I recently read this article by Adam Waytz about the ways in which one's expectations of an experience (going to the dentist, going to graduate school) can shape one's experience. If you expect to have a bad time, you're going to have a bad time.
Waytz cites the heavily-circulated phdcomics as one way in which, in terms of the ways in which graduate school is depicted or perceived, "negativity runs rampant" online.
This helps to make a more general point about venting online, or venting in general. Noting the negative aspects of life can feel cathartic and, assuming these comments are met with empathy, they can help people feel supported and loved and capable. Similarly, the receiver of a message about some negative aspect of life might not feel so alone in their pain or frustration. There are, I would say, positives to being negative, both in terms of how it makes an individual feel and how it makes the people receiving those negative messages feel.

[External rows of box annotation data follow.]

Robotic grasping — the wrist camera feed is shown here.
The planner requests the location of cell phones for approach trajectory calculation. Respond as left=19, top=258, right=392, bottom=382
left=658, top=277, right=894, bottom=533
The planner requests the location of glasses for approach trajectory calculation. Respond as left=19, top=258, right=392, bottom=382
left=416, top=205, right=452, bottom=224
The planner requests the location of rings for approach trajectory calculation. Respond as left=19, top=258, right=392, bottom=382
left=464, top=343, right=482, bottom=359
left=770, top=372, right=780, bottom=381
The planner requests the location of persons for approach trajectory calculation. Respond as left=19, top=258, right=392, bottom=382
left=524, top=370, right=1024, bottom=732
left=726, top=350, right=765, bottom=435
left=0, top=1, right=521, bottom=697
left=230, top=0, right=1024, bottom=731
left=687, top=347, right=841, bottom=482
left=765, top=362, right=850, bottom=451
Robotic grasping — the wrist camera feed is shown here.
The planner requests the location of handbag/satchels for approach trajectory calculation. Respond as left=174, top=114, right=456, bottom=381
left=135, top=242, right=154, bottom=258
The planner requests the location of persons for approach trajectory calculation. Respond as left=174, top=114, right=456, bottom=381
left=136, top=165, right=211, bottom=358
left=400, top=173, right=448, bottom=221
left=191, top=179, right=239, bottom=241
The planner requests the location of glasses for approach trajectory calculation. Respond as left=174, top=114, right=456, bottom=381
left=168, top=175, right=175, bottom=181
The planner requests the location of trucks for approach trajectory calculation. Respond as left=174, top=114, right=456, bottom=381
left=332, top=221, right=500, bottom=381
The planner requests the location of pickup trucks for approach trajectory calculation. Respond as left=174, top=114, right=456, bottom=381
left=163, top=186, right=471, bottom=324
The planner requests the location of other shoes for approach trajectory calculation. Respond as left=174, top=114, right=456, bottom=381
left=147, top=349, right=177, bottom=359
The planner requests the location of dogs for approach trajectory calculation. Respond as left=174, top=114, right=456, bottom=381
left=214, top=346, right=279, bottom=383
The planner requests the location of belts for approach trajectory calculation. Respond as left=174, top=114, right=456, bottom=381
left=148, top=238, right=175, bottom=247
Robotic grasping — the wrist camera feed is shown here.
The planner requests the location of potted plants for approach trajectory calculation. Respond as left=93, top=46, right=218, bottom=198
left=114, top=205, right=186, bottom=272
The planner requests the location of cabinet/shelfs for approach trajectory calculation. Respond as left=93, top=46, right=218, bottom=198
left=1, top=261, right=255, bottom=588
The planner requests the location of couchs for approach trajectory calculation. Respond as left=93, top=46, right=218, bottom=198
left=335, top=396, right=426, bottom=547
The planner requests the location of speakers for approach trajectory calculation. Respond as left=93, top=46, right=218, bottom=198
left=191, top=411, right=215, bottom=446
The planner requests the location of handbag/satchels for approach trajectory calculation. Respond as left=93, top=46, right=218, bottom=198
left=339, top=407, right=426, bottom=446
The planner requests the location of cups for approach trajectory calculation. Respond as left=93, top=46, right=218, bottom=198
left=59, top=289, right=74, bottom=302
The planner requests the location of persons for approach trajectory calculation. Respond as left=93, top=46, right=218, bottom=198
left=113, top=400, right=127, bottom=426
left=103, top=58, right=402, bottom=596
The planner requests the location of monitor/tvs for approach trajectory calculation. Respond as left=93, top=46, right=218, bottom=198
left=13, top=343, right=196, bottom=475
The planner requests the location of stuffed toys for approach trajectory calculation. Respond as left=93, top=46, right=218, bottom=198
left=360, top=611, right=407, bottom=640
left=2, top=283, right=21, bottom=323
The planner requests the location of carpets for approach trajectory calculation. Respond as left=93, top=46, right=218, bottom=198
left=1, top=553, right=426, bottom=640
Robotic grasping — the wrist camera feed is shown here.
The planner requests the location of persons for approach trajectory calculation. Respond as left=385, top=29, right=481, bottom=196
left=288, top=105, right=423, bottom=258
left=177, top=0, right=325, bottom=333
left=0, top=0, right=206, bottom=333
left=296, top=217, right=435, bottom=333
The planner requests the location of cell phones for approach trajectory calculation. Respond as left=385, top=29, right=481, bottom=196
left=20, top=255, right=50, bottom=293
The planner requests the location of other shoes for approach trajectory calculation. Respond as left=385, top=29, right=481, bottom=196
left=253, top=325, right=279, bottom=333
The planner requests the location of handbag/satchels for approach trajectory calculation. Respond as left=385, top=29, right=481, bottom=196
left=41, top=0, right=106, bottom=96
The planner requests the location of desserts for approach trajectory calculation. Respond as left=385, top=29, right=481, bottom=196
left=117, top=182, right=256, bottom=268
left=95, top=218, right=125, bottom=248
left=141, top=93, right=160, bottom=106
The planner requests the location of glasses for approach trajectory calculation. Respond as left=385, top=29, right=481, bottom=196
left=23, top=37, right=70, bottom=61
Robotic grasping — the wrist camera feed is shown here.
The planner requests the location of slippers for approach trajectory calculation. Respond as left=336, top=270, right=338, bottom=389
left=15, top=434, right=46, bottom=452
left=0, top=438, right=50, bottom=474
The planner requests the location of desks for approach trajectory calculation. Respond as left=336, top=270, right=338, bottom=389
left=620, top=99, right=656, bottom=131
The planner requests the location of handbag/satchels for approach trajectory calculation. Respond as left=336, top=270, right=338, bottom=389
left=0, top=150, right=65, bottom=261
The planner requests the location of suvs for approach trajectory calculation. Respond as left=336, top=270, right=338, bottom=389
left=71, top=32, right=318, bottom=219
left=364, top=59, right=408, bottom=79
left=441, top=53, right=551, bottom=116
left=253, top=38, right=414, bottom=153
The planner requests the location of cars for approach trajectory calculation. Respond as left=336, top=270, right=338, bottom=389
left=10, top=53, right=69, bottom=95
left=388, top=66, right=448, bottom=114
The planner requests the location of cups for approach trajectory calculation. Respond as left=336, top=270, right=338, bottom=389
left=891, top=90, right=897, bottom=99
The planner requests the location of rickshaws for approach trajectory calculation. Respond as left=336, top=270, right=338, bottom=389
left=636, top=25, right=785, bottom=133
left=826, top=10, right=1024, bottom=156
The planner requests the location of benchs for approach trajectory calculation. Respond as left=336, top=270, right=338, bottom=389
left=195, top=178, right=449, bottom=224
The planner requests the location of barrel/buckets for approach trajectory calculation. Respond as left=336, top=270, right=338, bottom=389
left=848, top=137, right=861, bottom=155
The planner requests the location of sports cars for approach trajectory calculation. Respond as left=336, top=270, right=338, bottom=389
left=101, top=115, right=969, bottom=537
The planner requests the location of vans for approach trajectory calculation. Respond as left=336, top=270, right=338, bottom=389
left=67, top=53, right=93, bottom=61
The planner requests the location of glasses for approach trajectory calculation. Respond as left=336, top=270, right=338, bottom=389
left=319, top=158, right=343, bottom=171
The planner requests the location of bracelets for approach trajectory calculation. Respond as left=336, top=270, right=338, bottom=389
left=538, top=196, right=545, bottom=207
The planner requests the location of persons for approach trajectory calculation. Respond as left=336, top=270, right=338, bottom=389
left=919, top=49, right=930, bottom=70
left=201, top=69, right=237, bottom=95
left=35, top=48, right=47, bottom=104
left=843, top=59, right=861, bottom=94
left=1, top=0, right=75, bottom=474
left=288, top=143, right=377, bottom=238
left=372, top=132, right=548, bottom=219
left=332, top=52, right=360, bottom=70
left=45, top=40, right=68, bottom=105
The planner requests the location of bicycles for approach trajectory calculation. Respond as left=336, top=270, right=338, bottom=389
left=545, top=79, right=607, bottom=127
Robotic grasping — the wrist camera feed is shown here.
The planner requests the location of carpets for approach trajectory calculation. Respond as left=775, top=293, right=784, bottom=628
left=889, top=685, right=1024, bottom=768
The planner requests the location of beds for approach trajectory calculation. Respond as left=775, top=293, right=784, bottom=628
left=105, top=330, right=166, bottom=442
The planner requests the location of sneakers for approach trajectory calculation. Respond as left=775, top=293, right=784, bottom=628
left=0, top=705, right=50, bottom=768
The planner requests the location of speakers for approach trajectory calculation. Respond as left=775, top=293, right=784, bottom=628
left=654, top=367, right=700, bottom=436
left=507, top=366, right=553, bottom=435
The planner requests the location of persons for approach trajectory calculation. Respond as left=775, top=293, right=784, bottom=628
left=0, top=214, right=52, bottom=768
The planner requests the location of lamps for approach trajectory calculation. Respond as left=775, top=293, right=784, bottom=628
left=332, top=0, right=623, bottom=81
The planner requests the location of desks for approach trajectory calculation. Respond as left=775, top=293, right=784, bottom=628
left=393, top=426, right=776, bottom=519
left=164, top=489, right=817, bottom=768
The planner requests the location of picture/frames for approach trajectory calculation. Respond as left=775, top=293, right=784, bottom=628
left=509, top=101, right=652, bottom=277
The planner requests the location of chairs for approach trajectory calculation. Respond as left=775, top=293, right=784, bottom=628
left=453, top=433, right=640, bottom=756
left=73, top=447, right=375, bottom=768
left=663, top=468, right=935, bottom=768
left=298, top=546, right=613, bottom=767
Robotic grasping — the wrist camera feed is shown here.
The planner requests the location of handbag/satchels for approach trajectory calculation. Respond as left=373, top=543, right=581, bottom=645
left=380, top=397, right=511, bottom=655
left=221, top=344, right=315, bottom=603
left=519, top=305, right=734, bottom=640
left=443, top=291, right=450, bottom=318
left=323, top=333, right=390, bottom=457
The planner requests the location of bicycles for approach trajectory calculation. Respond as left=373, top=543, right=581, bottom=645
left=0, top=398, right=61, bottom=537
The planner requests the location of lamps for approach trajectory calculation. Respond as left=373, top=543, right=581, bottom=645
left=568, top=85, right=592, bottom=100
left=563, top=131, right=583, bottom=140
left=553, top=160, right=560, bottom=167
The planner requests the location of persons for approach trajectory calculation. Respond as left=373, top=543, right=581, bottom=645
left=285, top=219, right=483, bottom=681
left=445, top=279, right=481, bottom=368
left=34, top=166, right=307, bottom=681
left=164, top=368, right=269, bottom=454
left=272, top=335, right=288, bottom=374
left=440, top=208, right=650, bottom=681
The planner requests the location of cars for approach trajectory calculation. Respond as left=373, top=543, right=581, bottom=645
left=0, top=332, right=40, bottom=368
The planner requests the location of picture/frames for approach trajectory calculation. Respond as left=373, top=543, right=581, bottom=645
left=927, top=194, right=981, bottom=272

But it would be foolish to assume that merely because negative comments can result in positive outcomes that they actually do result in these outcomes. There are a few answerable questions that are raised: Under what circumstances do negative comments about some experience result in positive outcomes, for the message generator, the message circulator, or the message receiver? Is it just a question of the frequency with which one posts negative posts on social media (the dose that makes the poison) that results in negative, rather than positive, outcomes? At what point does venting become dwelling? Are there certain types of people who require more company in their misery? Are there others who are dragged down by the negativity more easily? Are some people merely imagining the positive outcomes of negative messages (empathy, catharsis)?
This may be a case in which the study of people's use of social media may help us to understand something bigger than social media: the circumstances under which being negative can be a positive.